We have two cats and two dogs. For some reason, both cats favor specific spots to rest, while both dogs vie for similar “best dog spots.” When one animal arrives late to the game, he or she mulls, pouts, and putters about, until the other gives up the favorite spot, then all is well – except not in reverse.
Watching how these animals behaved, especially during long COVID days, when inspiration ran out and news poured in, analysis less inspiring than tiring – was amusing. In this, there is a lesson.
Daily, we see in our news things that stop us short. There is a tendency to get upset, dismayed, disillusioned, even discouraged. We have another claim of outrage at traditions, words old as humanity, references to history, science, medicine, math, biology, criminology, even fairy tales – someone wants changed.
We see bold statements of untruth on everything from inflation and energy to open borders. The idea is, apparently, the more times a leader says what is false, the closer it gets to true – only it does not. Those who spout nonsense look foolish.
Americans know: Open borders are not closed, high crime is not low, less police do not make us safer, inflation is not from phases of the moon or Russia’s buffoon, Afghanistan withdrawal was not a success, and China is not benign. Still, we are told to buy it. If we do not like that, “lots of luck on our trip to the moon.” Right.
So, we look for consolation. We think quietly, pondering history’s trajectory. We ask, did Washington, Jefferson, Adams, Madison, and Monroe, Lincoln, two Roosevelts, a Kennedy, Reagan, two Bushes, and Trump lead to this?
On inspired days, we know history is long, this too will pass. We know bad leaders precede good ones. We know national inspiration goes deep, if occasionally dark. Americans are, after all, individually inspired, made this country great on their vision, determination, perspiration, and can-do.

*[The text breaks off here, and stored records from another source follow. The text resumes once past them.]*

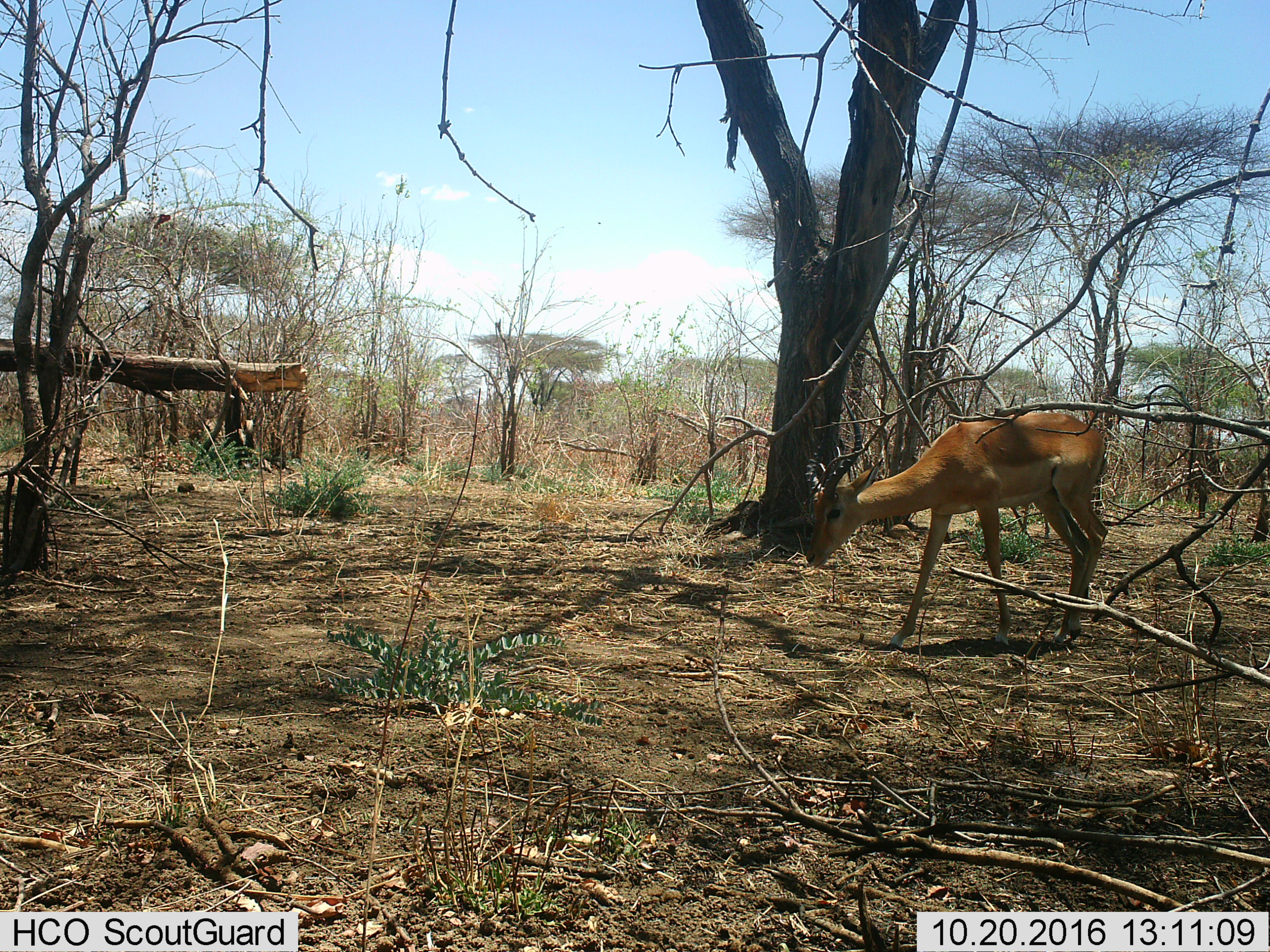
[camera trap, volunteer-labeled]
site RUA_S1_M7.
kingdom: Animalia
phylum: Chordata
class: Mammalia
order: Artiodactyla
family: Bovidae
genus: Aepyceros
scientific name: Aepyceros melampus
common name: impala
Impala (Aepyceros melampus), count 1. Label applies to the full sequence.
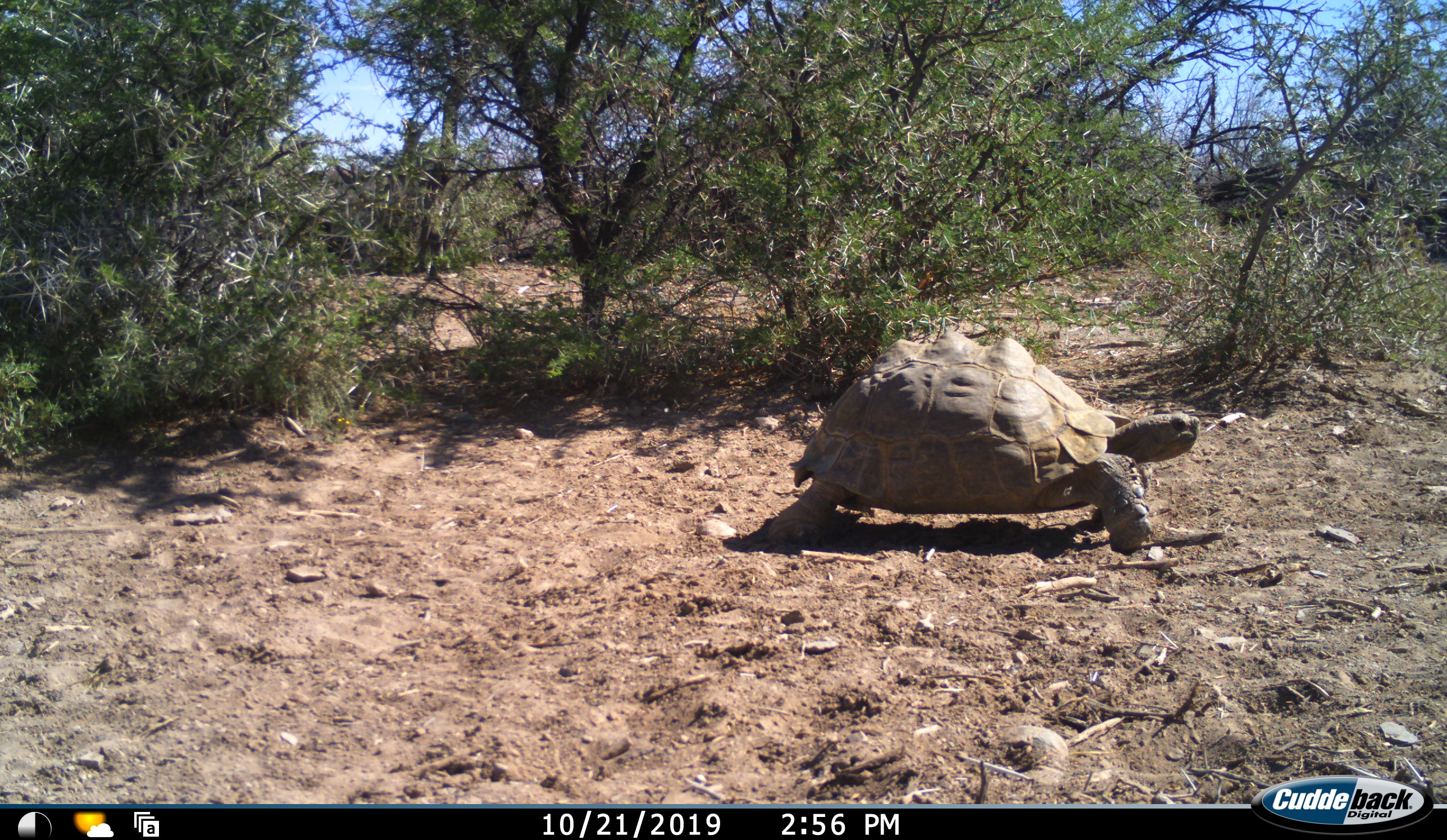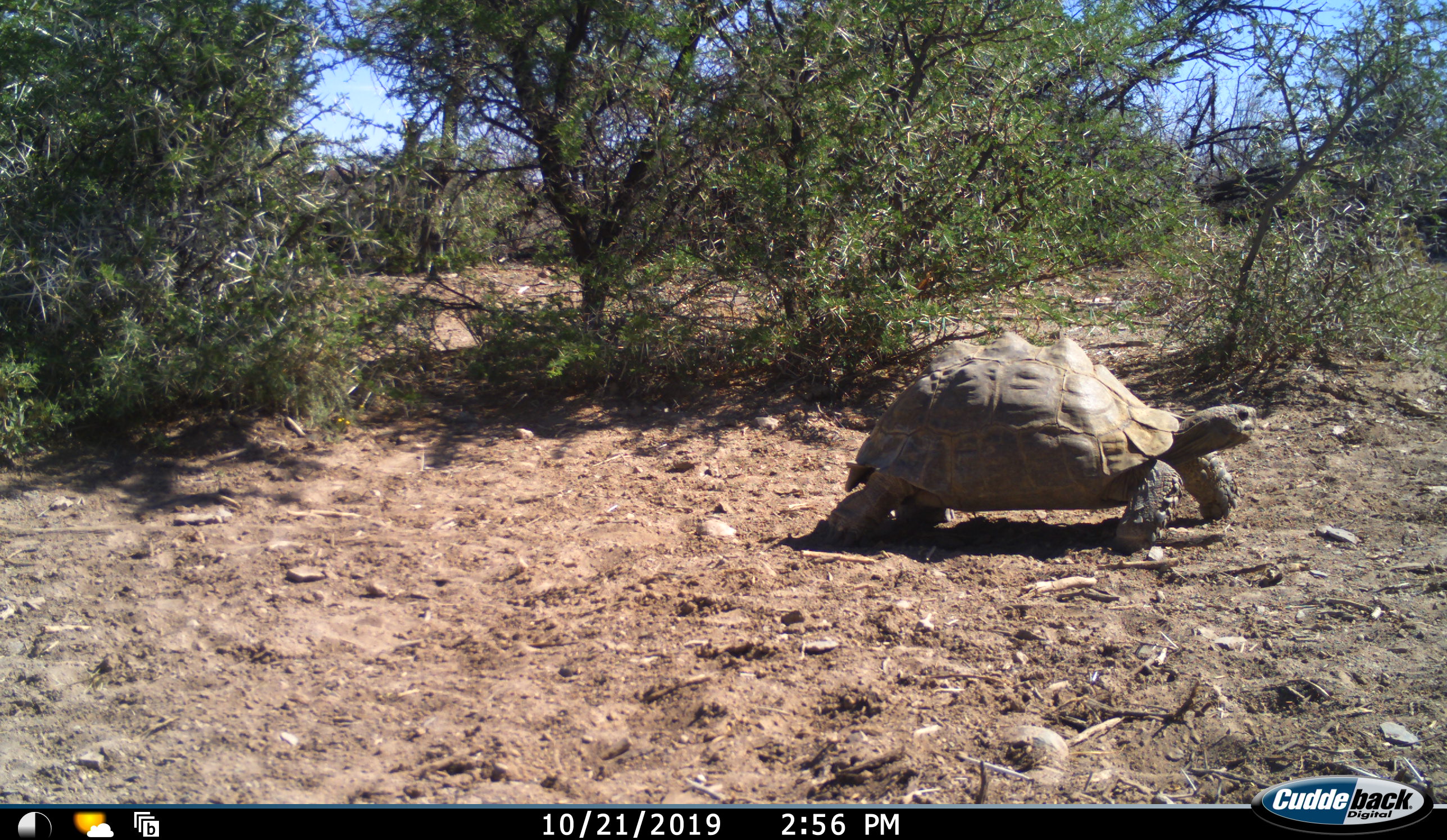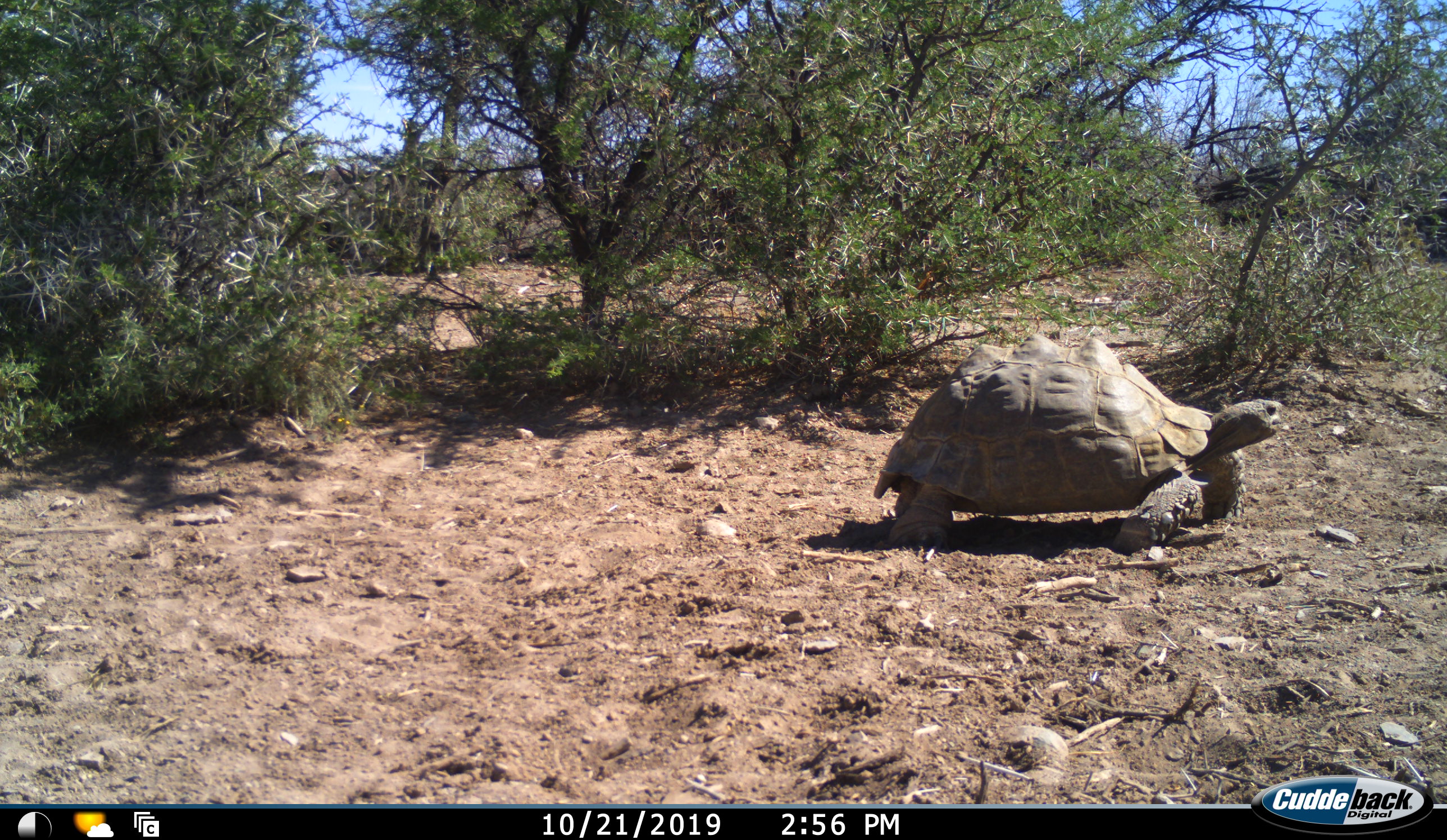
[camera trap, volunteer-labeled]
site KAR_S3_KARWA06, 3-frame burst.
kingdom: Animalia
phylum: Chordata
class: Reptilia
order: Testudines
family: Testudinidae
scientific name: Testudinidae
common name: tortoise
Tortoise (Testudinidae), count 1. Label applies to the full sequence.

They can again.
On tough days, we look for something to lighten the mood – amusement. One place is animals, filled with foolishness. Another is humanity, close on their tails.
For 450 days, I met with Secretary Powell as Assistant Secretary for various operations. Issues were big, historical, and inspiration often high. We ran programs entrusted to us in places like Iraq, Afghanistan, Kosovo, Colombia.

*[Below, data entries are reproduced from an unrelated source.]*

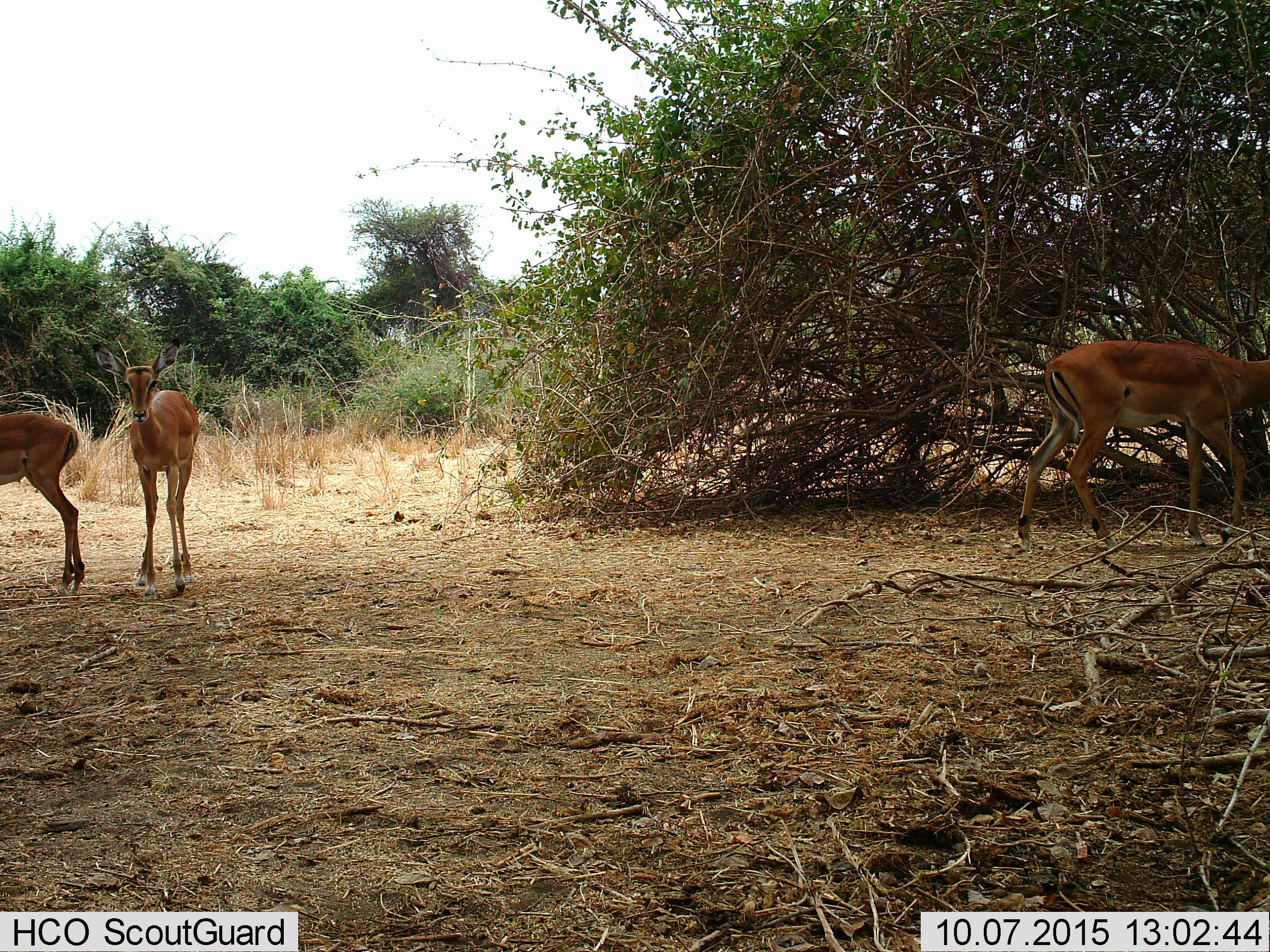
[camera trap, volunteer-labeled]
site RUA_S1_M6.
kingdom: Animalia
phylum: Chordata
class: Mammalia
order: Artiodactyla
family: Bovidae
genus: Aepyceros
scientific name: Aepyceros melampus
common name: impala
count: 3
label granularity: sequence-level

Yet some days, the “cats and dogs” got to us, as they will. One morning, arriving early, a newly confirmed assistant secretary – meaning no harm – sat where another usually sat. By the time Powell arrived, the whole room’s seating chart was a mess, bollixed up, musical chairs having occurred.
Powell could have ignored it, kept the amusement to himself, but he did not. Amusement, once understood, is worth sharing. Tensions were high in the world, his team equal parts inspiration and exhaustion. But he did not let this pass.
“I see we have a different seating chart today,” he said with a whimsical smile. This produced what he aimed to induce, a moment of laughter, banter, humility about the room, honesty about our crazy ways – and some smiles. That was it.
That was all we needed to get everyone in a decent mood, lift the day, point us toward higher goals, make us worry less about chairs, status, stupid stuff. We had bigger things to do, and that was his way of reminding us.
Some days, you reach for inspiration in a world awash in whacky words, indulgent habits, and disrespect for truth. You come up short. Finding inspiration is just hard. But finding amusement – in cats and dogs, nonsensical humanity – is consolation.
By the time I left Powell’s State, having spent time in other pockets of government, I could confidently tell my team we would have good days and bad. Best way to work it? “Stay inspired…and on those days when you cannot, at least stay amused.” There is plenty of that these days, amusement, to go around.